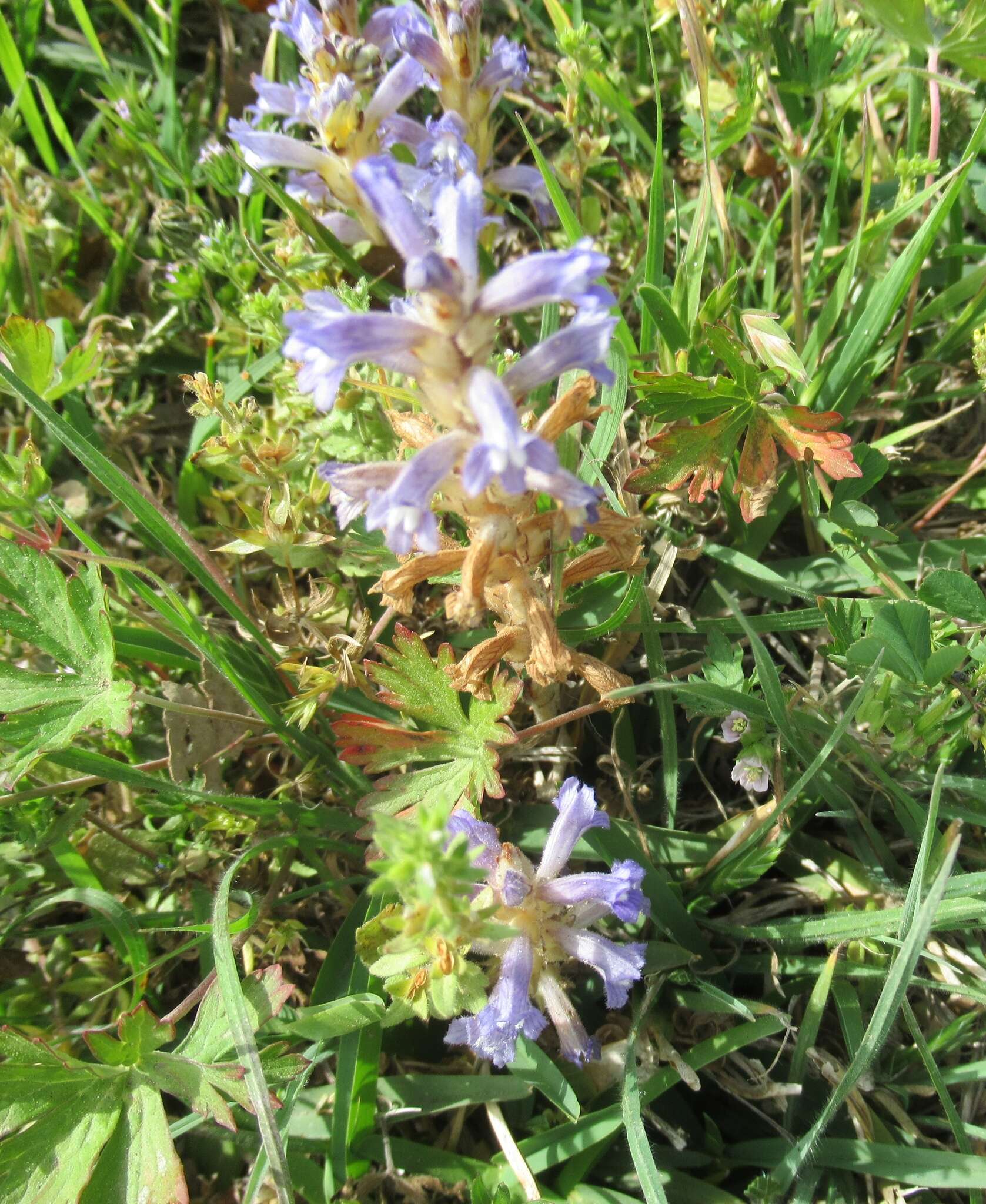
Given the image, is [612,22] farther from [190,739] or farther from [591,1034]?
[591,1034]

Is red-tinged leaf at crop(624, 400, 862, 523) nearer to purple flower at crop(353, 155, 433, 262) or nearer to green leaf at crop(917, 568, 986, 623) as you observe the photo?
green leaf at crop(917, 568, 986, 623)

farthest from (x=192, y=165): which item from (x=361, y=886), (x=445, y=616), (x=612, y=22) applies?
(x=361, y=886)

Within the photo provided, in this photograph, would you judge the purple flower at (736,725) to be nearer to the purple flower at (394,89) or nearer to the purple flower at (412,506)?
the purple flower at (412,506)

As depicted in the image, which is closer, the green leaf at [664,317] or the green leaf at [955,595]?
the green leaf at [955,595]

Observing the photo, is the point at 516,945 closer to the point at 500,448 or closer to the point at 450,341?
the point at 500,448

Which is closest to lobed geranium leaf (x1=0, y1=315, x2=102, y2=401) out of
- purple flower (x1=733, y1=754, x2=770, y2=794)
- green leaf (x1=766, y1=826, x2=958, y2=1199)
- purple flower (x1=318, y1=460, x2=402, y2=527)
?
purple flower (x1=318, y1=460, x2=402, y2=527)

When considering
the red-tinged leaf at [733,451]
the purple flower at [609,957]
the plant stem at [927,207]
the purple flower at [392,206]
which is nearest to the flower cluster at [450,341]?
the purple flower at [392,206]
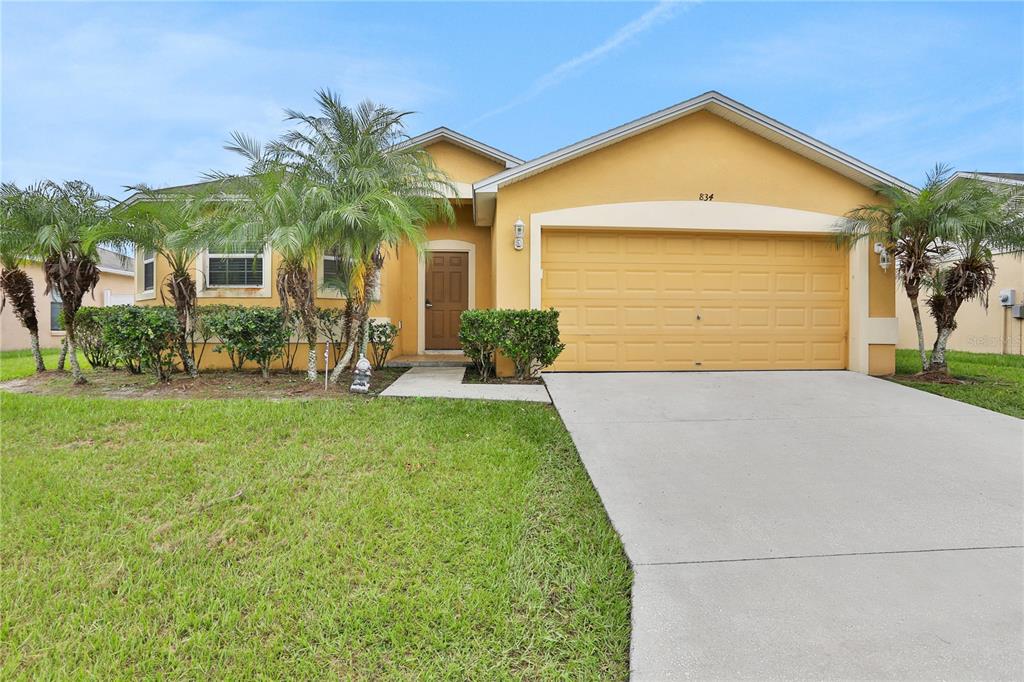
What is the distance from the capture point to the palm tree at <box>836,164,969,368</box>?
727cm

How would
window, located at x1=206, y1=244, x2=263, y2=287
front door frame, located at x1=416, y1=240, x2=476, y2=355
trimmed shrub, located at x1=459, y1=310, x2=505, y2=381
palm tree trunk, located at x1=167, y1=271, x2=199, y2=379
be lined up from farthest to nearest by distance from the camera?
front door frame, located at x1=416, y1=240, x2=476, y2=355
window, located at x1=206, y1=244, x2=263, y2=287
trimmed shrub, located at x1=459, y1=310, x2=505, y2=381
palm tree trunk, located at x1=167, y1=271, x2=199, y2=379

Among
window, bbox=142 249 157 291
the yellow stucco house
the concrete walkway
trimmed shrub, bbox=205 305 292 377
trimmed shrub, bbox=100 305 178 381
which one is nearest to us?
the concrete walkway

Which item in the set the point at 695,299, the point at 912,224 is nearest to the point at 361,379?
the point at 695,299

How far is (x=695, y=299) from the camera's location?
28.4ft

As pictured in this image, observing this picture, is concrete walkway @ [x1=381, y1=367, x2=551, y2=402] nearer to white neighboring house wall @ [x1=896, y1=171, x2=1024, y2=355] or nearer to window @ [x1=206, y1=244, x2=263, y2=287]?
window @ [x1=206, y1=244, x2=263, y2=287]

========================

* YOUR GOAL: Repeat only the lines running from the line that contains "Which item in" through the last line above, inclusive.

* THE SOLUTION:
Which item in the set the point at 695,299, the point at 912,224 is nearest to the point at 361,379?
the point at 695,299

How far is (x=695, y=299) from the camera's location?
28.4ft

As pictured in this image, observing this picture, is concrete walkway @ [x1=381, y1=367, x2=551, y2=402] nearer to white neighboring house wall @ [x1=896, y1=171, x2=1024, y2=355] or nearer to window @ [x1=206, y1=244, x2=263, y2=287]?
window @ [x1=206, y1=244, x2=263, y2=287]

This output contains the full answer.